:: WHAT THIS EXERCISE ASKS ::
A – Sum up the text on SystemTap and DTrace in three sentences.
B – Write out the part of the text on SystemTap and DTrace word for word, starting at "Now, this bit" and ending at "an innovative technology.".

:: TEXT BLOCK ::
Now, this bit involves some hearsay and conjecture[1], but apparently some managers of significance at Red Hat, IBM, and Intel started to take note. "We've got to do something about this DTrace," one of them undoubtedly said with a snarl (as an underling dragged off the fresh corpse of an unlucky messenger). SystemTap was a direct reaction to the results we were achieving with DTrace -- not to DTrace as an innovative technology.
When the project started in January of 2005, early discussion by the SystemTap team referred to "inspiration" that they derived from DTrace. They had a mandate to come up with an equivalent, so I assumed that they had spent the time to truly understand DTrace: to come up with an equivalent for DTrace -- or really to duplicate any technology -- the first step is to understand what it is completely. From day one, DTrace was designed to be used on mission critical systems, to always be safe, to induce no overhead when not in use, to allow for arbitrary data gathering, and to have systemic scope from the kernel to user-land and on up the stack into higher level languages. Those fundamental constraints led to some important, and non-obvious design decisions (e.g. our own language "D", a micro virtual machine, conservative probe point selection).
Instead of taking the time to understand DTrace, and instead of using it and scouring the documentation, SystemTap charged ahead, completely missing the boat on safety with an architecture which is nearly impossible to secure (e.g. running a SystemTap script drops in a generated kernel module). Truly systemic scope remains an elusive goal as they're only toe-deep in user-land (forget about Ruby, Java, python, etc). And innovations in DTrace such as scalable data aggregation and speculative tracing are replicated poorly if at all. By failing to examine DTrace, and by rushing to have some sort of response, SystemTap isn't like DTrace: it's a knockoff.
Amusingly, in an apparent attempt to salvage their self-respect, the SystemTap team later renounced their inspiration. Despite frequent mentions of DTrace in their
early meetings and email, it turns out,
DTrace didn't actually inspire them much at all:
CVSROOT: /cvs/systemtap
Module name: src
Changes by: kenistoj@sourceware.org 2006-11-02 23:03:09
Modified files:
. : stap.1.in
Log message:
Removed refs to dtrace, to which we were giving undue credit in terms of
"inspiration."

you're not my real dad! <slam>
Bad Artists Copy...

:: DATA ENTRIES ::
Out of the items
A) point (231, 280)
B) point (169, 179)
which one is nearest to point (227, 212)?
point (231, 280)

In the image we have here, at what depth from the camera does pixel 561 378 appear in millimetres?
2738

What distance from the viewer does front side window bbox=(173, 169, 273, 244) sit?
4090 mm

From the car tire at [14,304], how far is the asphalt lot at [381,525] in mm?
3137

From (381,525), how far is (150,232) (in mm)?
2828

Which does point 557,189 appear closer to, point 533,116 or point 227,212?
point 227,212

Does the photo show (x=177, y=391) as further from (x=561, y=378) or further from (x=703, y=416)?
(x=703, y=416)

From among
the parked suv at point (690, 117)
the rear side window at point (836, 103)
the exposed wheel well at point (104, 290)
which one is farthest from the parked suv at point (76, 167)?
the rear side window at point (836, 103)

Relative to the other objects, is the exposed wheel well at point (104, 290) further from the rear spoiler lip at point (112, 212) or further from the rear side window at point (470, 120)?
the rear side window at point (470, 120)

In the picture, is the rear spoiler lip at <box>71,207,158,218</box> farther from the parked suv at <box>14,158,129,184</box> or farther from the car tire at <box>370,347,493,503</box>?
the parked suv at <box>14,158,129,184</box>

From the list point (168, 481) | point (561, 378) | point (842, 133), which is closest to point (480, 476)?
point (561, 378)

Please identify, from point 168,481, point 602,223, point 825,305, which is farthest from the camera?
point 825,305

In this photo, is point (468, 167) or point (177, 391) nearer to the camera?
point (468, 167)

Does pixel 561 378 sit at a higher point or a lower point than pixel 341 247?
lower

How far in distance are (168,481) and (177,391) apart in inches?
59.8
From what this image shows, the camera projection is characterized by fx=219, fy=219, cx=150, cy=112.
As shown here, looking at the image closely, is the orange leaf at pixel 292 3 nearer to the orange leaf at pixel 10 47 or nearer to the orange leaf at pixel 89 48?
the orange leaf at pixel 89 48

:: OUTPUTS FOR THE TASKS ::
A – SystemTap, a project started in January 2005, was a direct reaction to the results achieved with DTrace, and its team had a mandate to come up with an equivalent. Instead of taking the time to understand DTrace, the team rushed ahead with an architecture that is nearly impossible to secure, goes only toe-deep into user-land, and replicates DTrace features such as scalable data aggregation and speculative tracing poorly if at all, making it a knockoff rather than something like DTrace. The SystemTap team later removed references to DTrace, saying they had given it undue credit for "inspiration."

B –
Now, this bit involves some hearsay and conjecture[1], but apparently some managers of significance at Red Hat, IBM, and Intel started to take note. "We've got to do something about this DTrace," one of them undoubtedly said with a snarl (as an underling dragged off the fresh corpse of an unlucky messenger). SystemTap was a direct reaction to the results we were achieving with DTrace -- not to DTrace as an innovative technology.